> _Passage_:
═══
The Vitkovice metallurgic plant was created in 1828 by Rudolf Habsburg (Archbishop of Olomouc). In 1835, the plant was leased to a consortium of Viennese bankers, among them Salomon Mayer Rothschild. Under the Rothschild's leadership, two coke blast furnaces were added to the operations, and ore and coal mines were acquired. The Rothschilds saw the development of the Emperor Ferdinand Northern Railway as an opportunity to develop metallurgic activities in the region.

Salomon Mayer von Rothschild finally acquired Vitkovice in 1843. In the next forty years, Vitkovice's market share grew sixfold. The Vítkovice ironworks site was the first in the country to be modernized with gas lights.

The economic crisis of 1873 sparked many layoffs and led the Rothschilds to invite the Gutmann brothers (Wilhelm and David) in the company's ownership. The company became the Vítkovická mining and metallurgical mining company, and gradually fell under the control of the Gutmann brothers. Under the direction of Paul Kupelwieser, the company built the Nové Vítkovice project, a factory town in Ostrava, and engaged in many progressive social reforms. Kupelwieser left Vitkovice in 1893.

In 1937, the company shares were transferred to a company named the Alliance Assurance Co., Ltd a forerunner of the RSA Insurance Group, and in which the London House of Rothschild still had a controlling interest.

During the Anschluss, Louis Nathaniel de Rothschild was arrested by the Gestapo during an attempted escape and was kept as a hostage for two years, until the London-based holding agreed to sell its Vitkovice shares to the German government for the discounted price of 2.9 million pounds. In May 1939 Baron Rothschild was released and the Vitkovice Works eventually became part of the Reichswerke Hermann Göring.

After World War II they were nationalized as the Vítkovické železárny Klement Gottwald n.p. (VŽKG) by the Czechoslovak state.
═══
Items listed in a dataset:
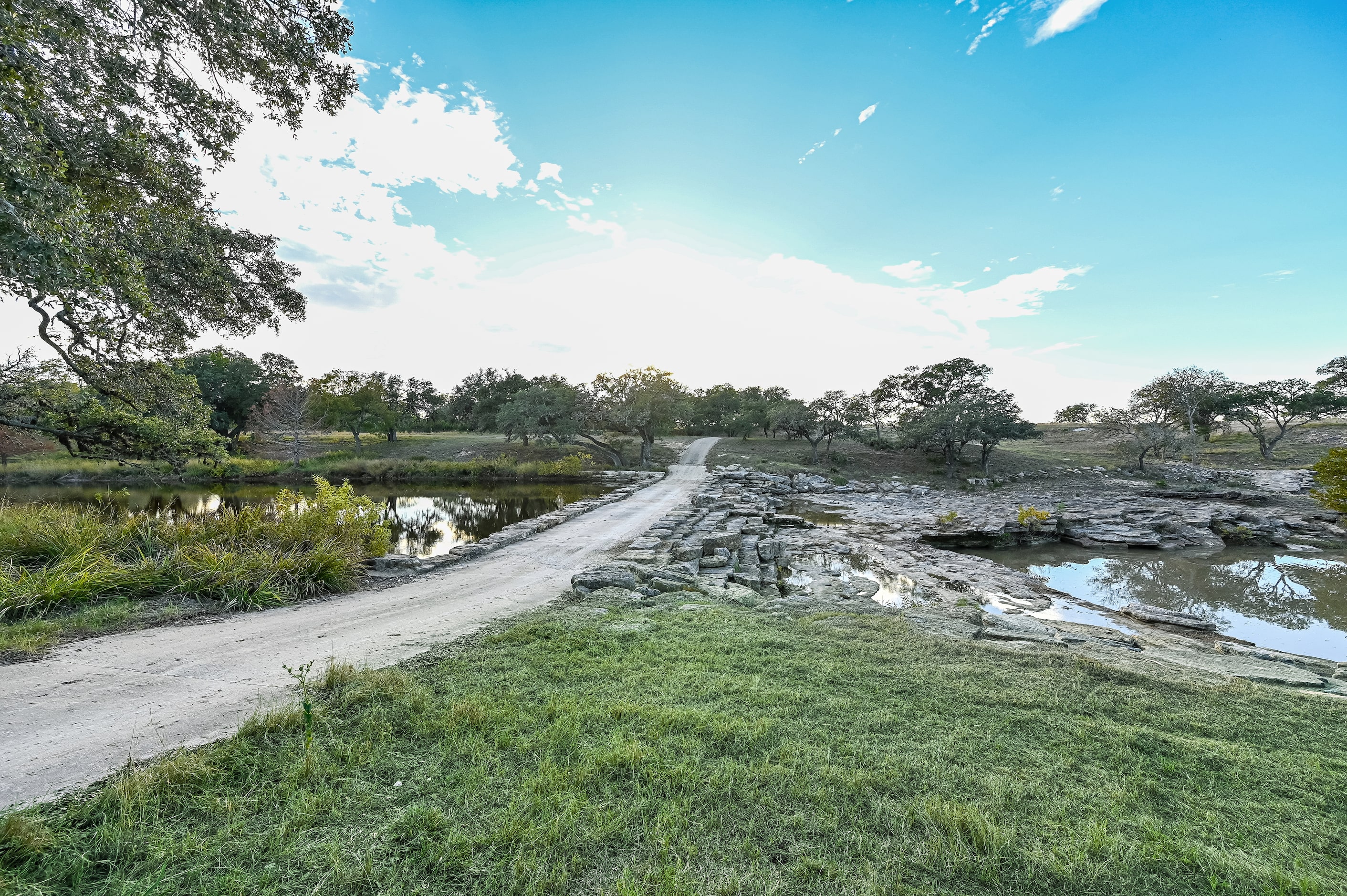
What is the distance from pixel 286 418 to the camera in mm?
31375

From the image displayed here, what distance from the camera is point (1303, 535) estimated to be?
13.3 m

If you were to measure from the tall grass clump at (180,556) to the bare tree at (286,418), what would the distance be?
25.6 meters

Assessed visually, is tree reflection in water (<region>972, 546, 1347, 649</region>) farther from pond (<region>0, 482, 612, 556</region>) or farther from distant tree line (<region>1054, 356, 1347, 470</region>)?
distant tree line (<region>1054, 356, 1347, 470</region>)

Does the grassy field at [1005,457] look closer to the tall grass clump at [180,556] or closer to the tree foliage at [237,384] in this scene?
the tall grass clump at [180,556]

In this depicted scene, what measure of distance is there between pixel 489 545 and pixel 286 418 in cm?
3029

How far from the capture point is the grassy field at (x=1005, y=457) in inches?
1178

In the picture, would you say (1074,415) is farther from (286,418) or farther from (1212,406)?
(286,418)

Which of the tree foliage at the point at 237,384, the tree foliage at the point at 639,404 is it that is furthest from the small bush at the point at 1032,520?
the tree foliage at the point at 237,384

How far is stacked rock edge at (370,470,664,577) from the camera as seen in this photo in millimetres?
7992

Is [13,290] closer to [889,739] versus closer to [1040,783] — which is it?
A: [889,739]

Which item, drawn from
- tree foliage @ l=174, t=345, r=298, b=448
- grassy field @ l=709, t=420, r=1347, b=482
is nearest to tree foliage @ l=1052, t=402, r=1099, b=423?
grassy field @ l=709, t=420, r=1347, b=482

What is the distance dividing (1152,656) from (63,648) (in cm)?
1003

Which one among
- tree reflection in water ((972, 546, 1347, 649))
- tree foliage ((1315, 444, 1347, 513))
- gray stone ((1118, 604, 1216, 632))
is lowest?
tree reflection in water ((972, 546, 1347, 649))

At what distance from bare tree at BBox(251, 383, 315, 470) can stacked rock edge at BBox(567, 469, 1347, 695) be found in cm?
2938
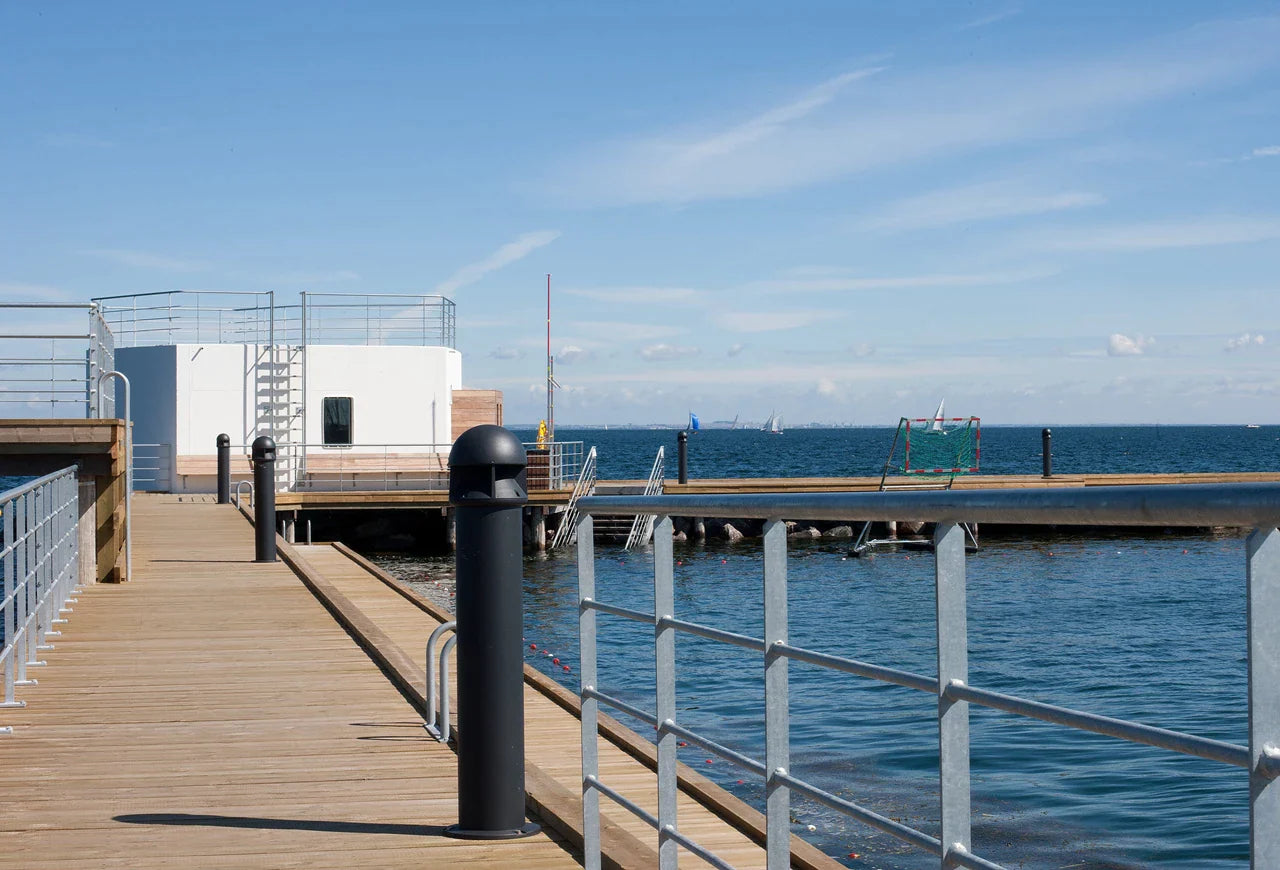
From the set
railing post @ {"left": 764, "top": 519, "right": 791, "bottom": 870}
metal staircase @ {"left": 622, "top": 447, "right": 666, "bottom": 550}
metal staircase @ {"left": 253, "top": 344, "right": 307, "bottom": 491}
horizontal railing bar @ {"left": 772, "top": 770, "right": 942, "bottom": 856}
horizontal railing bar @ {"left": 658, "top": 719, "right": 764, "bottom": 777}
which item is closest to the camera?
horizontal railing bar @ {"left": 772, "top": 770, "right": 942, "bottom": 856}

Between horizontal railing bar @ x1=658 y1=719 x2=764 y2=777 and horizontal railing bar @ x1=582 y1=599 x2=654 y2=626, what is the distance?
0.24m

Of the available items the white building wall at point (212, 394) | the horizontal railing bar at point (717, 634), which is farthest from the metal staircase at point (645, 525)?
the horizontal railing bar at point (717, 634)

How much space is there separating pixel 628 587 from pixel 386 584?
6.56 meters

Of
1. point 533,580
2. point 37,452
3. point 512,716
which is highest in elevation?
point 37,452

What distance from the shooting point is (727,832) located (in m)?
5.29

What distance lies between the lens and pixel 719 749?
2.68 meters

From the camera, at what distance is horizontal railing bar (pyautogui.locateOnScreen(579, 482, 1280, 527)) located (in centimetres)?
123

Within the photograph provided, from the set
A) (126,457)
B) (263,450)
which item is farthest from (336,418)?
(126,457)

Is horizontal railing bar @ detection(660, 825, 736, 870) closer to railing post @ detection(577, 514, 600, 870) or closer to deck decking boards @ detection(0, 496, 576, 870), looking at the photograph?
railing post @ detection(577, 514, 600, 870)

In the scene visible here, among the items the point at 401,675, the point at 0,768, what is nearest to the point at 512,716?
the point at 0,768

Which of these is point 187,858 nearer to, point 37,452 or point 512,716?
point 512,716

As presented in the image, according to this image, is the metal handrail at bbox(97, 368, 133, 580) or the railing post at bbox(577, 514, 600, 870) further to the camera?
the metal handrail at bbox(97, 368, 133, 580)

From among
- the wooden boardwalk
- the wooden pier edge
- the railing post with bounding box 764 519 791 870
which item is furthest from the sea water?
the railing post with bounding box 764 519 791 870

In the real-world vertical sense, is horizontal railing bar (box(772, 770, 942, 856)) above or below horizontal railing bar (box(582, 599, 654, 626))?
below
═══
> _Exercise requirements_: In the Vitkovice text, in what year did Salomon Mayer von Rothschild finally acquire Vitkovice? These records come from a different source than the text.

> _Answer section_: 1843